Jeez, people have been telling Detroit to get a clue for the last 30 years, and they just arrogantly keep putting badly built energy-wasting dinosaurs.

Gore and Lovins presented all the world's automakers with the hybrid concept back in the 1990s. Detroit ignored it; Japan embraced it.

Are we supposed to cry for these people now?

These are the same insular echo-chamber morons who thought GM could be saved by putting a "GM" badge on every GM brand. As much as I hate to see yet ANOTHER US industry collapse and be replaced by foreign products, this has largely already happened.
There was plenty of crying for them back in the 70s and eighties when imports started getting popular.  It even led to various regulatory disadvantages for the foreign manufacturers.  In the end this may have only been political as it didn't reverse the Big 3's first slide.

What is most interesting to me is that the importers were clearly making US inroads before the first oil crisis hit.  Even once it did occur, real fuel price driven growth among import sales didn't take hold until the second shock in 79/80.  

I don't have data for the current situation but I'd venture a guess that it looks similar to the 1970-1984 period.  Toyota alone has about 20% of the US market.  You're right Don, the Big 3 deserve no sympathy.  They learned nothing from their past mistakes and made few efforts to learn from their rivals.  They have repeatedly shown very little aptitude for relevant innovation (bigger engines, heavier trucks??) and business foresight. This is why no matter how much it may hurt the North American economy they must be allowed to die so that something better may take their place.

Good post...

i recently heard a few years ago, (on Paul Harvey) the Big Three are now:

Ford, GM and Toyota.

Good day!

I have yet to hear of a Honda or Toyota hybrid that met its actual EPA mileage rating.
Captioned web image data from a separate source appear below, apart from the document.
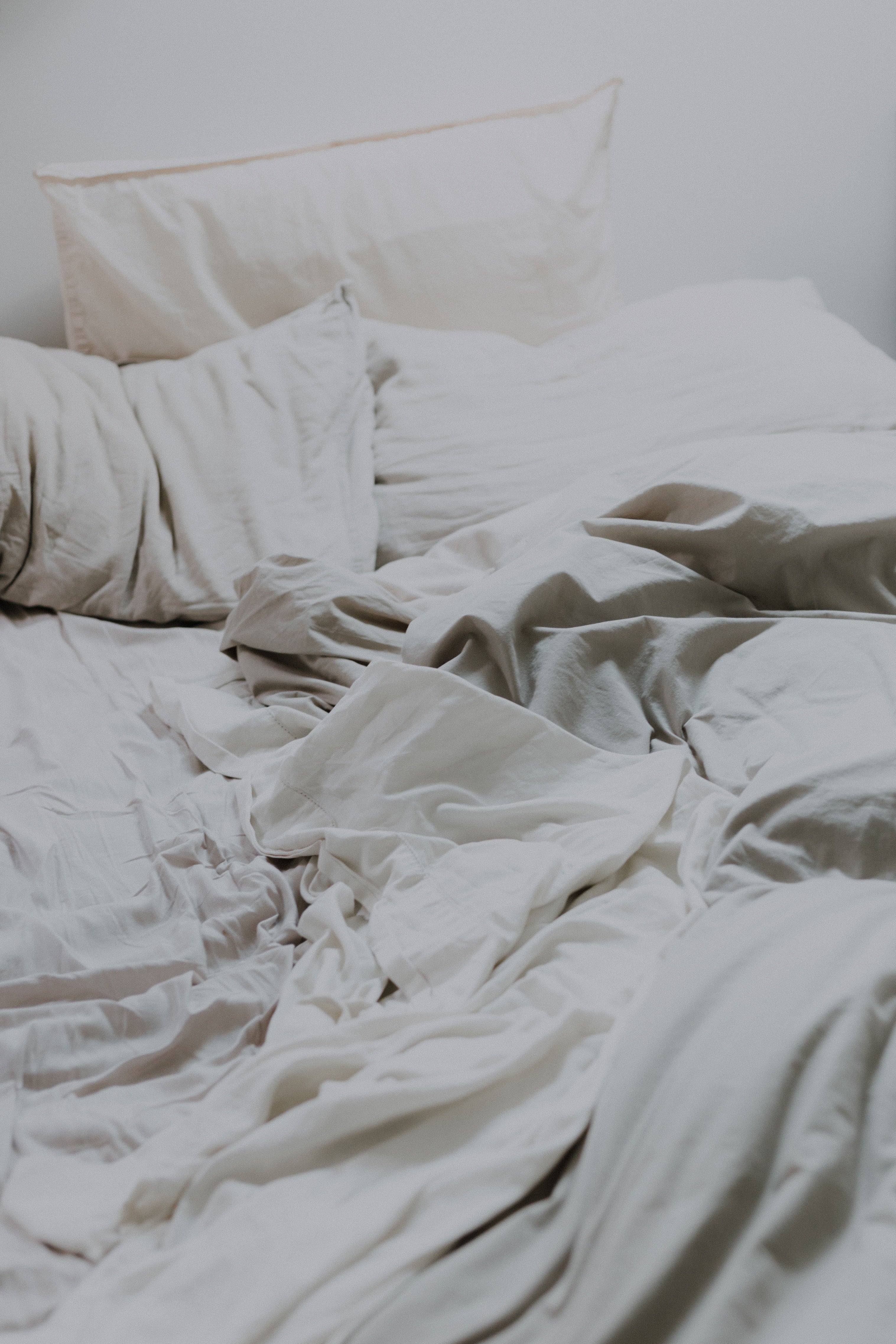 bed with crumpled duvet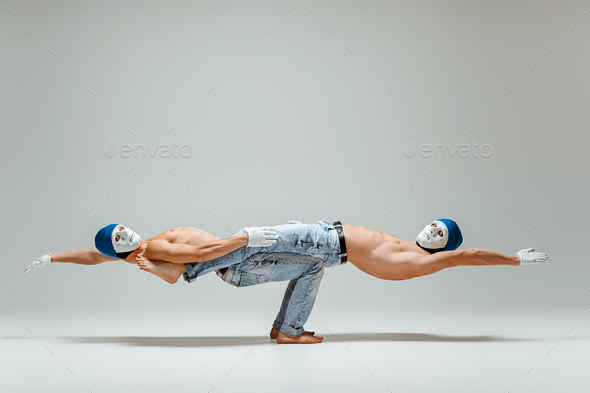 The two gymnastic acrobatic caucasian men on balance pose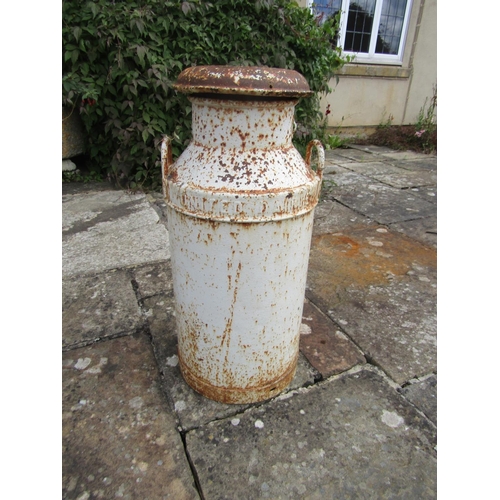 1041 - An old weathered United Dairies milk churn. 

From the collection of a private North Cotswolds estat... 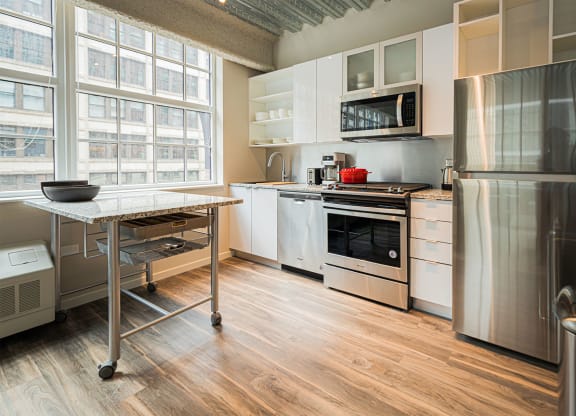 a kitchen with stainless steel appliances and a table
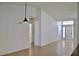 Bright living area with modern pendant lighting, light tile flooring, and seamless transition to other spaces at 21332 Walling Ct, Port Charlotte, FL 33954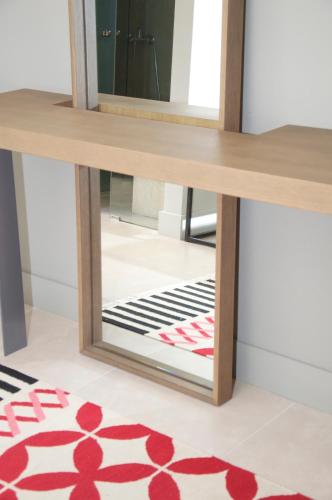 a mirror in front of a dressing table with a red rug at Ino Hotel & Suites in Samos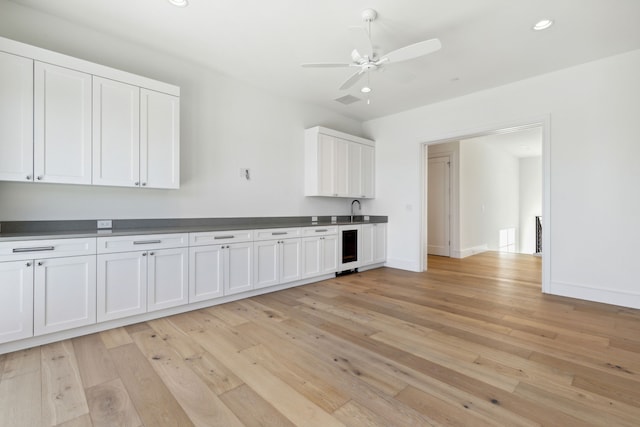 kitchen with wine cooler, light wood-type flooring, and white cabinetry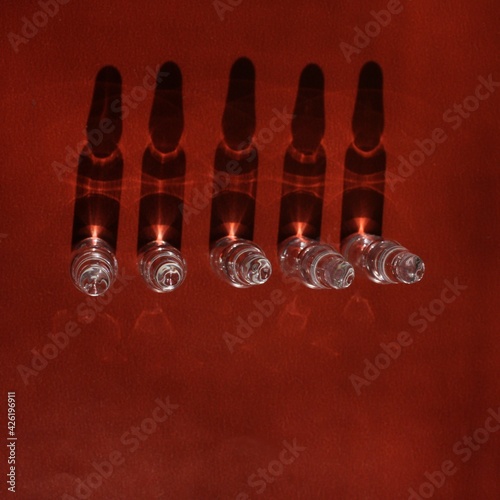 ampoules on a brown backgound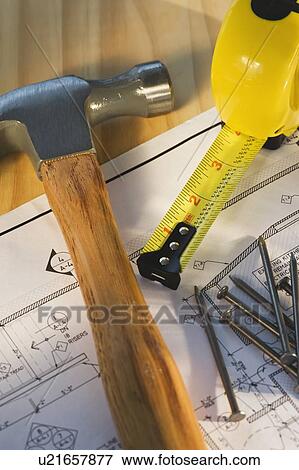 Stock Photo - Close up of blueprint and tools. Fotosearch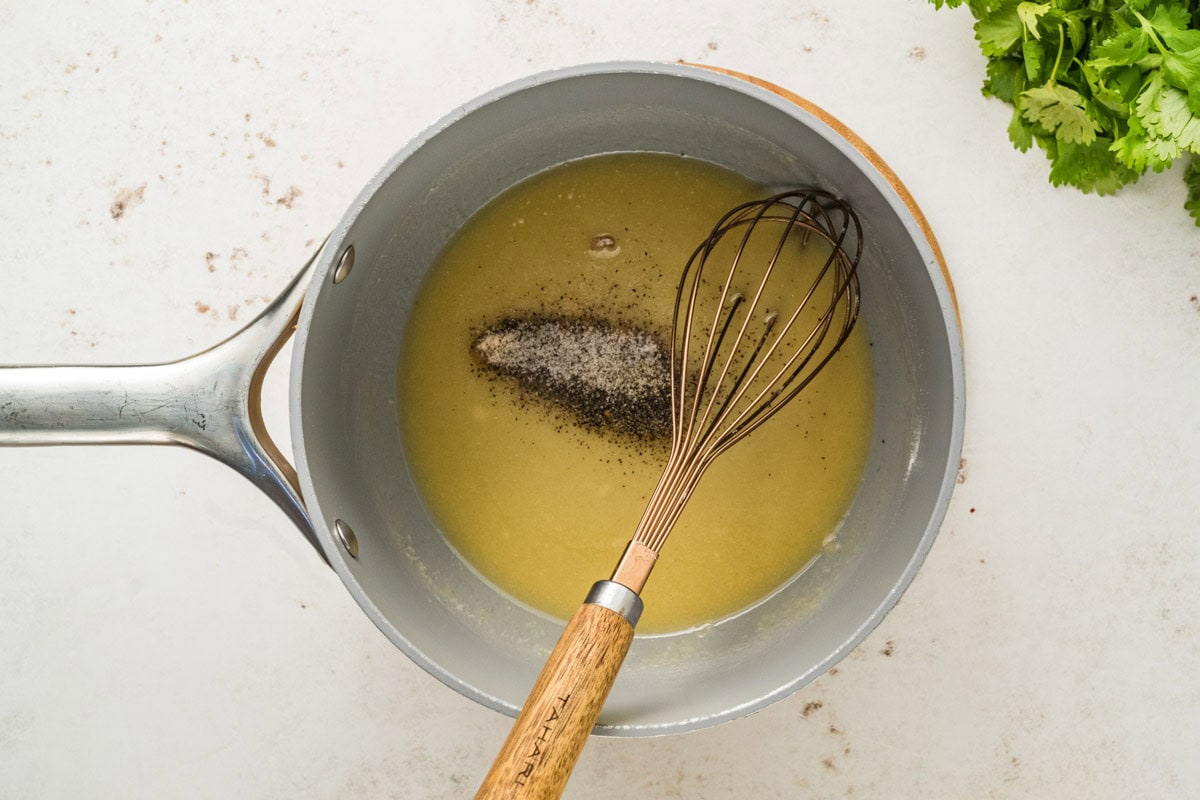 Seasoning the melted butter and flour mixture in a saucepan.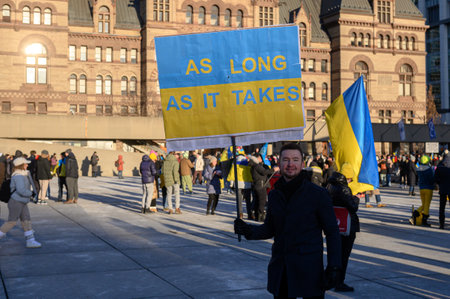 Toronto, Ontario, Canada â February 24, 2024:  Protestors with banners and Ukrainian flags in Downtown Nathan Phillips Square during the demonstration against the Russian invasion of Ukraineのeditorial素材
The VW TDIs are an outstanding example of a clean diesel that does what the manufacture says in a car that is reasonable. The downside for greenies is the "diesel" fuel.

The Prius and Insight also face a recycling challenge given the lead acid batteries at the core of the cars' electrical systems.  When there are enough of these "nice trys" in circulation, then that nasty issue will surface to blemish the hype.  Right now, they are merely the rich man's feel good and the greenies' example of "doing it right".
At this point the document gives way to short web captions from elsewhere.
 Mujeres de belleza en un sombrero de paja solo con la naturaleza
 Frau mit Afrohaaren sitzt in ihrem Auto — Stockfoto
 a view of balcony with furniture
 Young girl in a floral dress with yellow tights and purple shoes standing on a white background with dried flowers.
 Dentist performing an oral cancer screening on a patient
The problem is resolving the major use of hydrocarbon resources by replacing power generation with . . . NUKES.  Yeah, nuclear power plants to replace all of those NG power plants.

Good point(s). VW deserves credit. They always have. VW is the "real" GM.
Actually, this is what hybrid owners usually classify as FUD.   Sewing of Fear, Uncertainty, and Doubt.

The fact is that in all the statistical measures of real-world performance, in the US market, hybrids claim top mileage.

So the EPA overshot in their euphoria.  Big deal.

Diesels are also very good, and if the California EPA had let me buy one, I probably would have had one before my Prius arrived, but they didn't.  FWIW,

real-world Prius mpg: 47.6
real-world Jetta TDI mpg: 40.3

I compared 2005s to 2005s, and chose a pretty much random VW.  Feel free to pick another:

http://www.fueleconomy.gov/mpg/MPG.do?action=browseList

Battery recycling has already been factored into Toyota's life-cycle analysis of the Prius. Even with it, the Prius' total lifetime energy consumption is half or less than that of a similar-sized conventional car.

Most people are unaware that the Prius' #1 design goal was to create less pollution from cradle to grave. High fuel economy was a secondary result of that design premise. See Hideshi Itazaki's "The Prius that Shook the World," about the original 1998 Prius. (Available somewhere online as a PDF - I'll look for the link if anyone's interested.)

As for the Prius and EPA numbers - they're highly variable, but yes, some owners achieve or even comfortably exceed them. My 2005 Prius gets about 95% of the EPA estimate - 52.5 mpg versus the EPA's 55 - which is closer than most drivers of conventional cars get. One's particular driving conditions have a huge impact on mpg.